:: WHAT TO WORK ON ::
Recast the rows from the line with "Time of clock at [870,289,918,340]: 12:22" to the line with "Time of clock at [644,194,680,246]: 7:12" as a JSON list of strings, one string per line, skipping blank lines. Leave the pictures out of the answer.

==== RECORDS PROVIDED ====

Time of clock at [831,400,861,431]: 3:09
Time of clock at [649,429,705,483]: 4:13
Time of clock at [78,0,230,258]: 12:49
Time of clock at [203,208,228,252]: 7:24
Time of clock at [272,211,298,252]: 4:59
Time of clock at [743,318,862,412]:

====
==== RECORDS PROVIDED ====

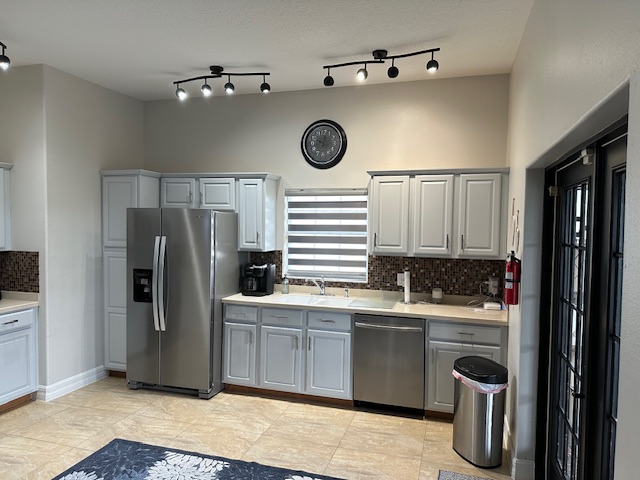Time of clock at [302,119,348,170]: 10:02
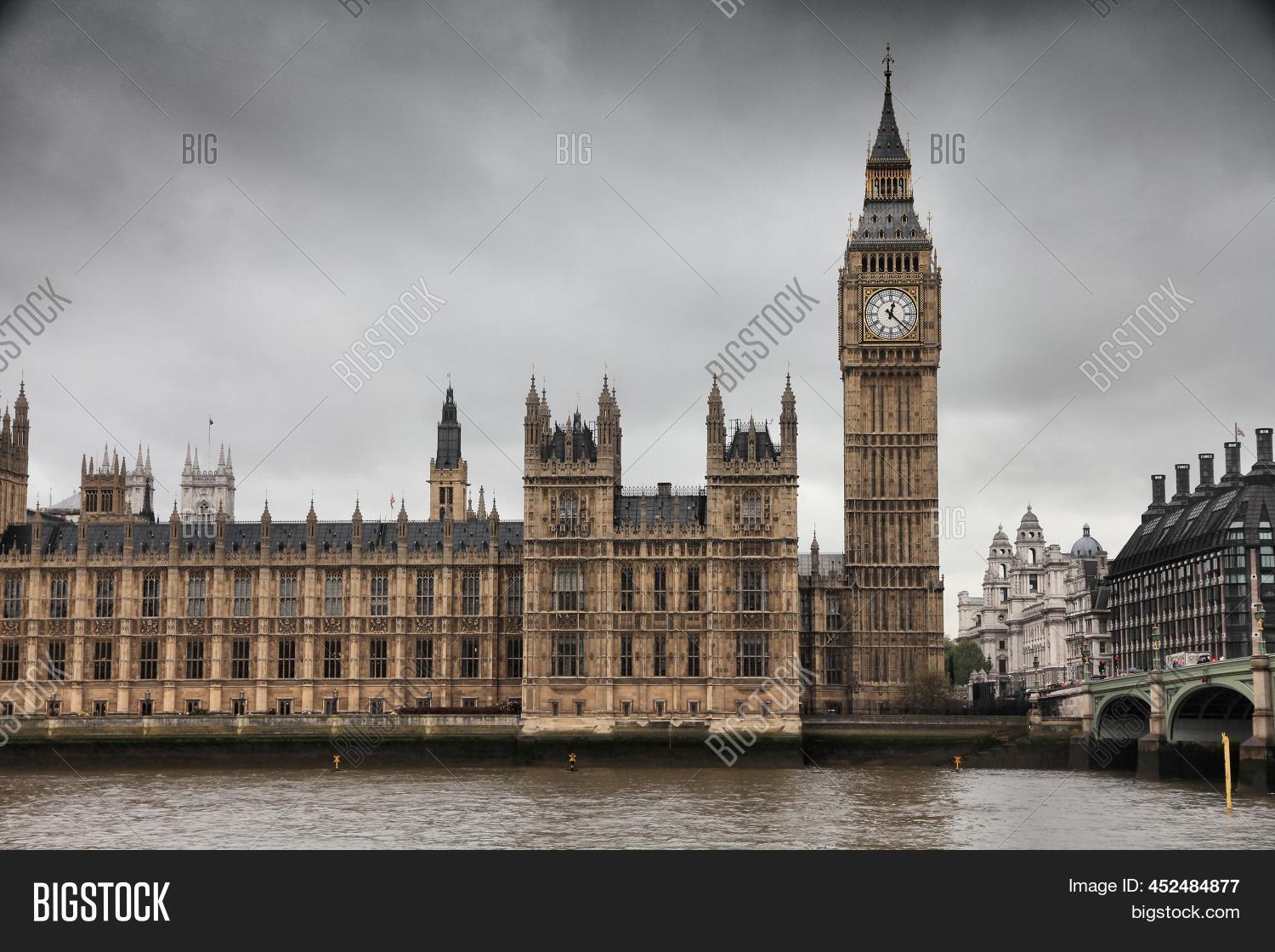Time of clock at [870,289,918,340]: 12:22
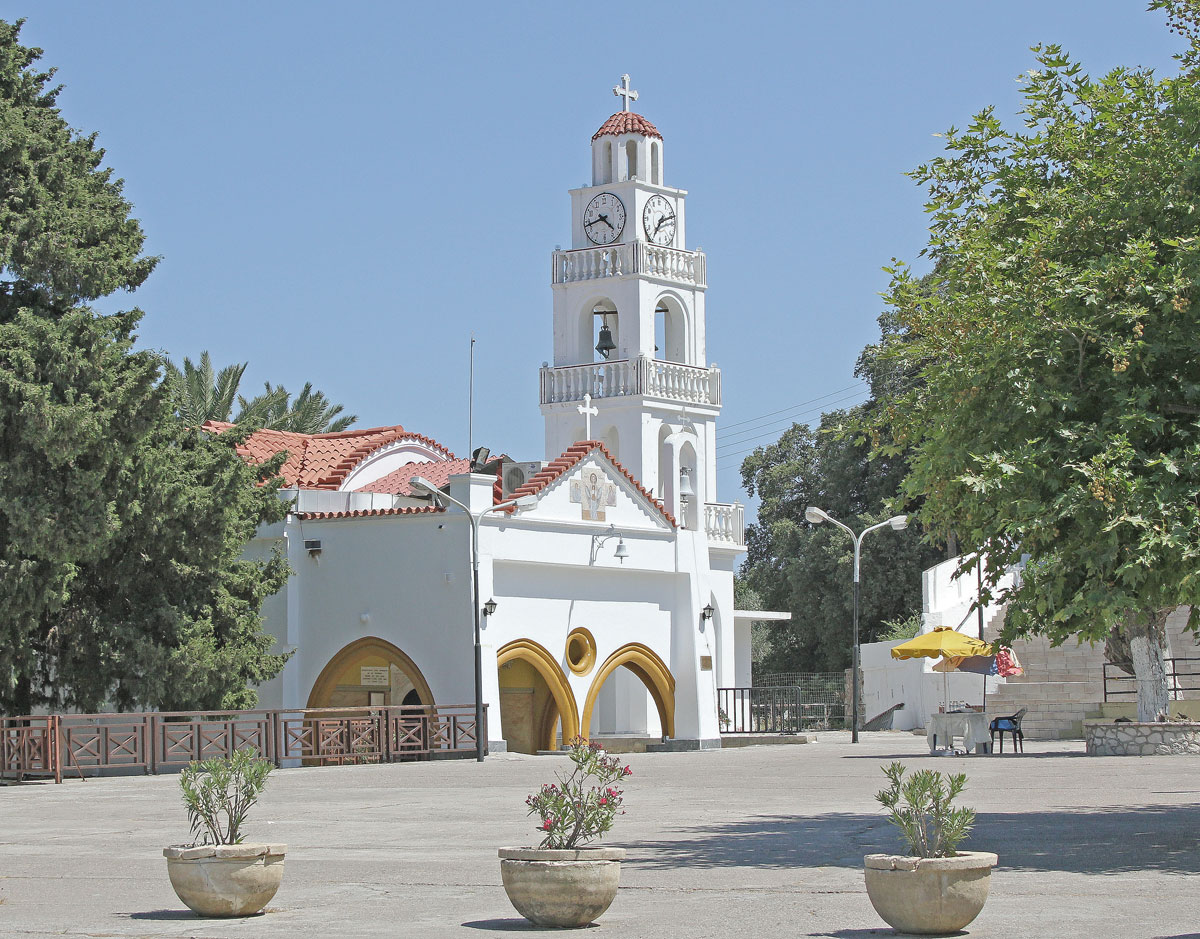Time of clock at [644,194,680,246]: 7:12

====

:: RESULT FOR THIS TASK ::
[
  "Time of clock at [870,289,918,340]: 12:22",
  "Time of clock at [644,194,680,246]: 7:12"
]